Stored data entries
**********

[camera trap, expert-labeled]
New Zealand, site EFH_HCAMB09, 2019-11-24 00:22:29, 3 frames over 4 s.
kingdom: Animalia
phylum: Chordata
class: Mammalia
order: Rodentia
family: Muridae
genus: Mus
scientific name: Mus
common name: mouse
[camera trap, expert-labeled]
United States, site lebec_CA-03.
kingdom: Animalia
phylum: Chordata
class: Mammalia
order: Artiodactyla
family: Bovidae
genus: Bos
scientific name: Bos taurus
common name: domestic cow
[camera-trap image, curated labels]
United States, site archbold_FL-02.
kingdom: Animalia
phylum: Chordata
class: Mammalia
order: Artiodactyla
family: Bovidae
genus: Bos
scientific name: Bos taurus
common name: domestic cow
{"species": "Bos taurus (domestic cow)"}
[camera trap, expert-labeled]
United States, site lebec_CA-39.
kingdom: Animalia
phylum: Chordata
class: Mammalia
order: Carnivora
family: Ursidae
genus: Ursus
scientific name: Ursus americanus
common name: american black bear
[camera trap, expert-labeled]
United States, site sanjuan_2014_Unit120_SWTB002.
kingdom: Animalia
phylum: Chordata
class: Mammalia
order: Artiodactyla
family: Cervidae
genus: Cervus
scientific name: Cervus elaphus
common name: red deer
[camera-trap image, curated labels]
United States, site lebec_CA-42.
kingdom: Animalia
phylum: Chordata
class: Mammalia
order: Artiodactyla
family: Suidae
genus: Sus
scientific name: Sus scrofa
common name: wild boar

**********

**Task to carry out:** Retype each record, matching it exactly.

**Worked solution:**
[camera trap, expert-labeled]
New Zealand, site EFH_HCAMB09, 2019-11-24 00:22:29, 3 frames over 4 s.
kingdom: Animalia
phylum: Chordata
class: Mammalia
order: Rodentia
family: Muridae
genus: Mus
scientific name: Mus
common name: mouse
[camera trap, expert-labeled]
United States, site lebec_CA-03.
kingdom: Animalia
phylum: Chordata
class: Mammalia
order: Artiodactyla
family: Bovidae
genus: Bos
scientific name: Bos taurus
common name: domestic cow
[camera-trap image, curated labels]
United States, site archbold_FL-02.
kingdom: Animalia
phylum: Chordata
class: Mammalia
order: Artiodactyla
family: Bovidae
genus: Bos
scientific name: Bos taurus
common name: domestic cow
{"species": "Bos taurus (domestic cow)"}
[camera trap, expert-labeled]
United States, site lebec_CA-39.
kingdom: Animalia
phylum: Chordata
class: Mammalia
order: Carnivora
family: Ursidae
genus: Ursus
scientific name: Ursus americanus
common name: american black bear
[camera trap, expert-labeled]
United States, site sanjuan_2014_Unit120_SWTB002.
kingdom: Animalia
phylum: Chordata
class: Mammalia
order: Artiodactyla
family: Cervidae
genus: Cervus
scientific name: Cervus elaphus
common name: red deer
[camera-trap image, curated labels]
United States, site lebec_CA-42.
kingdom: Animalia
phylum: Chordata
class: Mammalia
order: Artiodactyla
family: Suidae
genus: Sus
scientific name: Sus scrofa
common name: wild boar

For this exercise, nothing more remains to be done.